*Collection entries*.
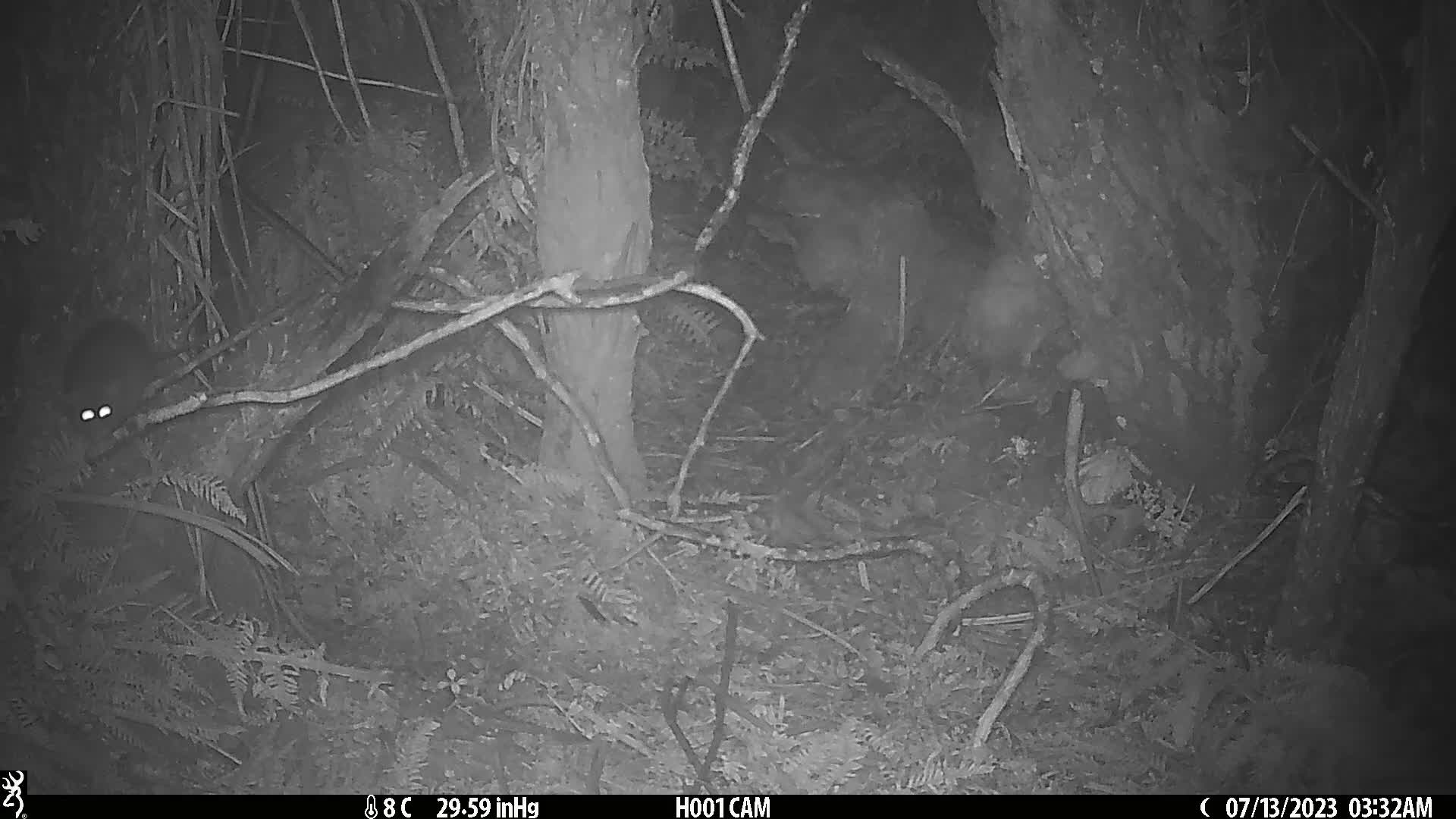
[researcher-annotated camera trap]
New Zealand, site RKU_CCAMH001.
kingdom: Animalia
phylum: Chordata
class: Mammalia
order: Rodentia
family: Muridae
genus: Rattus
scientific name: Rattus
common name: rat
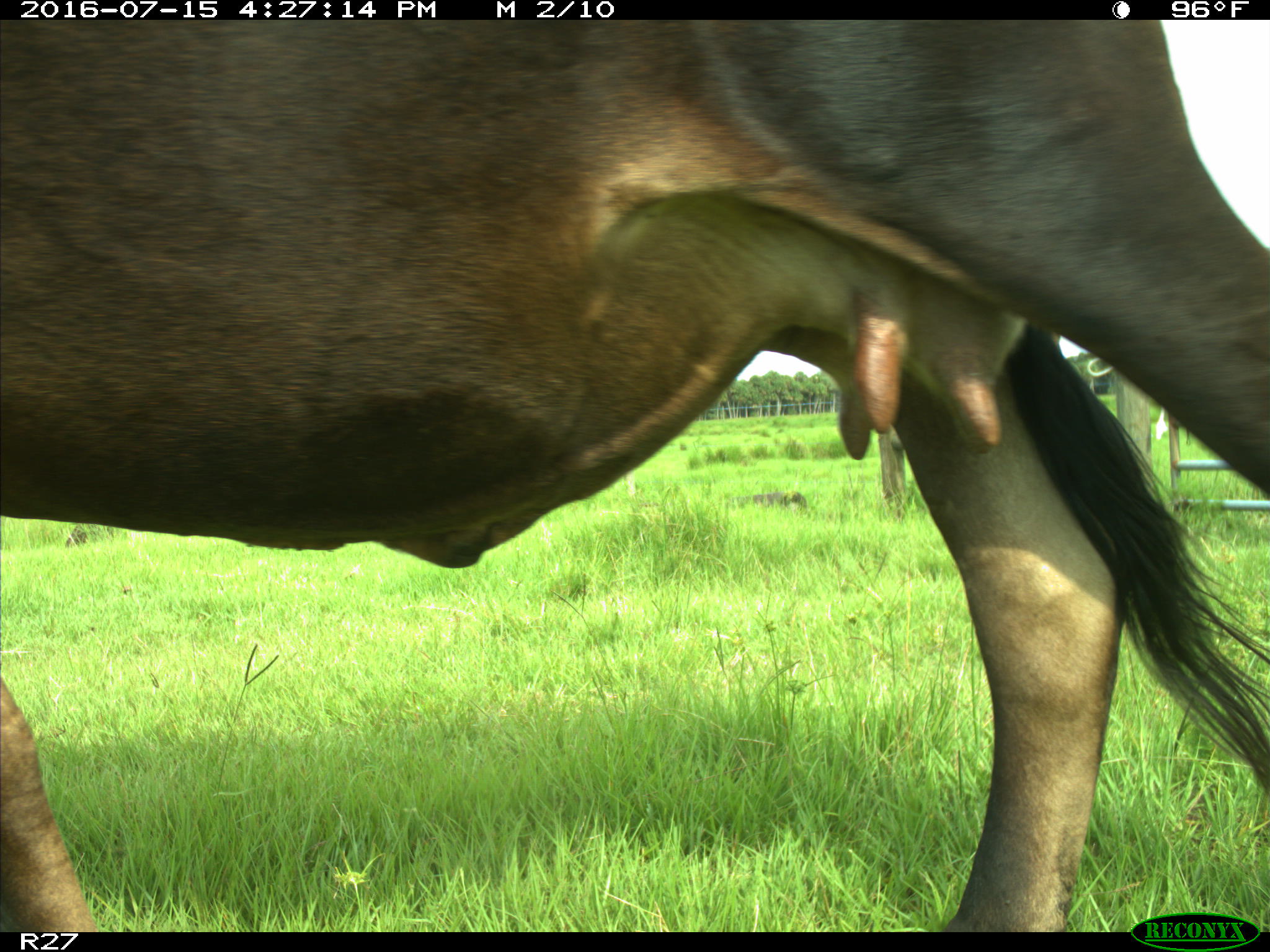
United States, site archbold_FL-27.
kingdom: Animalia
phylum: Chordata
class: Mammalia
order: Artiodactyla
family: Bovidae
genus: Bos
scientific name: Bos taurus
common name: domestic cow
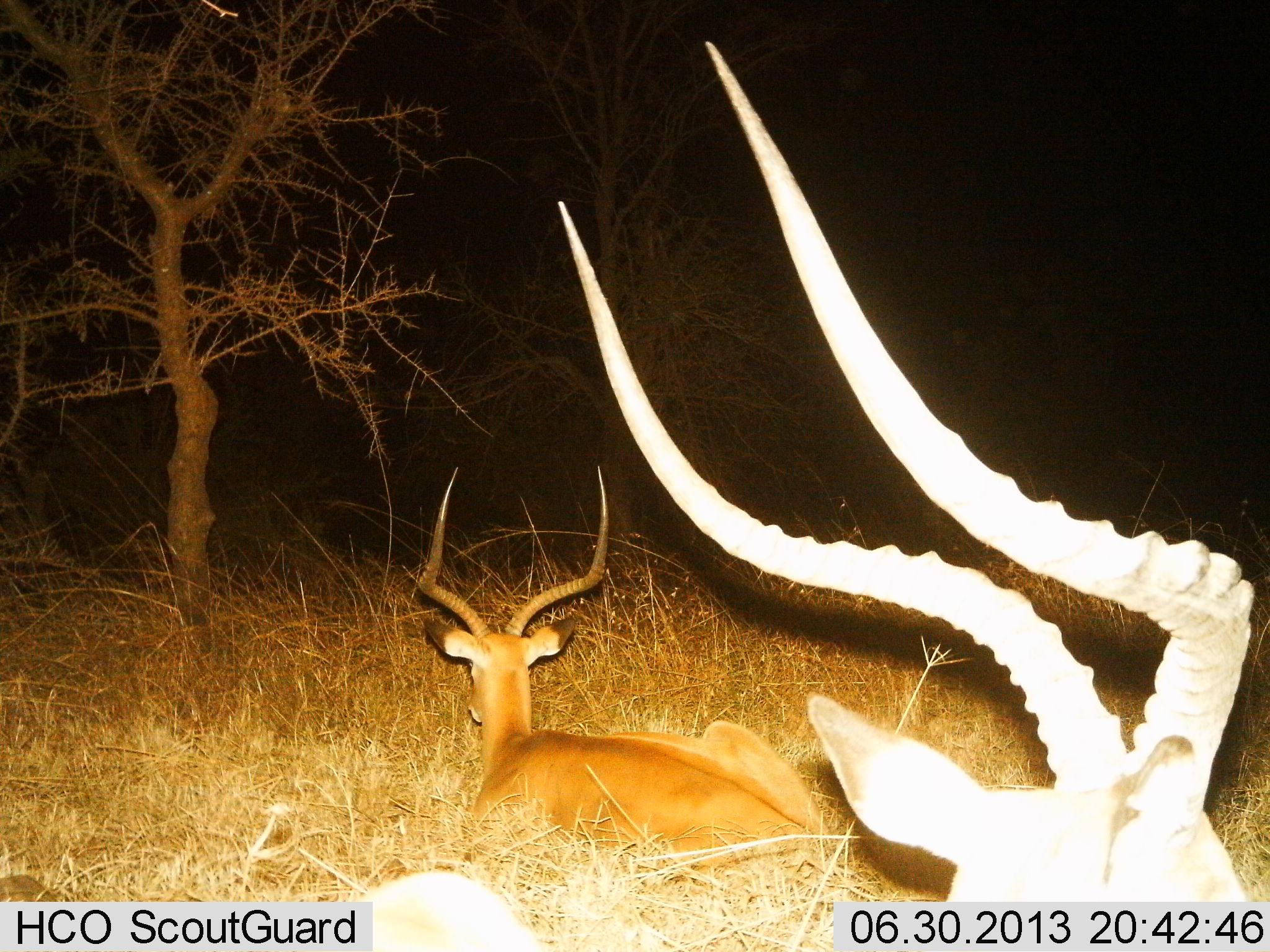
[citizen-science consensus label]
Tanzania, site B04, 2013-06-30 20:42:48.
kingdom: Animalia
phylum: Chordata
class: Mammalia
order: Artiodactyla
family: Bovidae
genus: Aepyceros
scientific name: Aepyceros melampus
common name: impala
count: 2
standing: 10%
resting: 100%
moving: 0%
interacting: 0%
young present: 0%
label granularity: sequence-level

*WHAT TO DO*. Across all lines of the data above, count those that contain the word "common", giving the number without further comment.

*EXERCISE SOLUTION*. 3